Ive been doing some searching but cant seem to find out what diameter pex and how far to space it. I know it needs to be no less then 2" and no more then 4" in the concrete. And since im pouring a 6" pad that will work out perfect and I will lay it at 3" deep.


----------



## soupy1957 (Sep 16, 2010)

Has anyone heated THEIR (sp) driveway?

No

-Soupy1957


----------



## stee6043 (Sep 16, 2010)

I did a fair amount of reading on driveway (snowmelt) systems.  The bottom line I came away with was the ungodly amount of btu's it takes to accomplish snow melt.  For me snowblowing the driveway is a LOT easier than adding another 4 cord to my wood piles!

This site might be useful:

http://www.radiantdesigninstitute.com/index.html


----------



## heaterman (Sep 16, 2010)

In your area you should figure at least 150 btu's / sq ft so you are talking about 80-90,000 at minimum. What size is you boiler? Also of concern is low temp protection for your boiler.........unless you have a garn...........returning 20-30* water to your boiler can lead to some really ugly consequences. 
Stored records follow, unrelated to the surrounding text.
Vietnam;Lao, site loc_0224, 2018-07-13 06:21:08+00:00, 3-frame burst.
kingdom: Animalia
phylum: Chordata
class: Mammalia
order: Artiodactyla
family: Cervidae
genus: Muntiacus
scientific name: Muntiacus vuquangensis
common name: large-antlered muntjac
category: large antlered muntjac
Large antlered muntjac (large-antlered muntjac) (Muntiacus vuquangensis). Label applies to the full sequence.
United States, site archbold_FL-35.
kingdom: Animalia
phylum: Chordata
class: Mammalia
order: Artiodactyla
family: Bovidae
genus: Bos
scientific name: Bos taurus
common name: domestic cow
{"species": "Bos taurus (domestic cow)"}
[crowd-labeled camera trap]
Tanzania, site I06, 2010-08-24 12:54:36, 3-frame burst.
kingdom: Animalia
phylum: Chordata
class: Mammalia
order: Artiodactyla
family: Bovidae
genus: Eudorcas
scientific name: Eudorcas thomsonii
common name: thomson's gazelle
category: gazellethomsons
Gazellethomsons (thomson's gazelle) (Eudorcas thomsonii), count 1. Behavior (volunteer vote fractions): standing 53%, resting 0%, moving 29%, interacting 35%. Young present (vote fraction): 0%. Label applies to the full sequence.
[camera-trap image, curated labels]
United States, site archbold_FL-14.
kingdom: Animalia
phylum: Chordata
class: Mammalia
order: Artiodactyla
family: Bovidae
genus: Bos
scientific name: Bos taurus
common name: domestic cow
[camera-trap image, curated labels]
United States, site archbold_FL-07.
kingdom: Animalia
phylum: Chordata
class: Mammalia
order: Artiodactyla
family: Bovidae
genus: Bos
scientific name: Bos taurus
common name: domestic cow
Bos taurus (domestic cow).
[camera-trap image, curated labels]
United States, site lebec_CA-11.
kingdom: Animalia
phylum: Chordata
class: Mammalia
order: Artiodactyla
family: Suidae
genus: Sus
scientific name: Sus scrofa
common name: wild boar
Tube spacing depends on a few things but basically you will find 9" to be average. Tube size depends on the length of the loops. The issue there is that when you get past a certain length you have no temperature left to do anything with. Most I have done unless very small (sidewalk) have gone in with 5/8" or 3/4" pex if the loops get much over 100' in length.


----------



## DaveBP (Sep 16, 2010)

The other side of melting ALL the snow off to avoid using the plow or snow blower is the interesting drainage problem it can create. How do you get rid of that much water during very cold weather without it creating an ice problem nearby?

The other tack is to plow or blow off most of the snow as though you didn't have the ice melt system and then use it to keep the drive and walks ice free as needed. A lot less heat (cordwood) needed that way.

Either way I think you do need to think about very cold return water temps, as noted.


----------



## Singed Eyebrows (Sep 16, 2010)

I read many years ago that driveway melting is not an on/off thing. You heat the slab in late fall & let it go all winter. You should have a more consistant return temp that way, during bitter cold it still would probably be quite low, Randy


----------



## 4acrefarm (Sep 16, 2010)

I was going to ask this very question. I have a small sidewalk and a small portion of the driveway I would like to do. This would be just in Icy situations done manually. What kind of temps do you need to melt ice?


----------



## benjamin (Sep 16, 2010)

Theoretically you could melt snow with groundwater temperatures.  Anybody have any experience with this?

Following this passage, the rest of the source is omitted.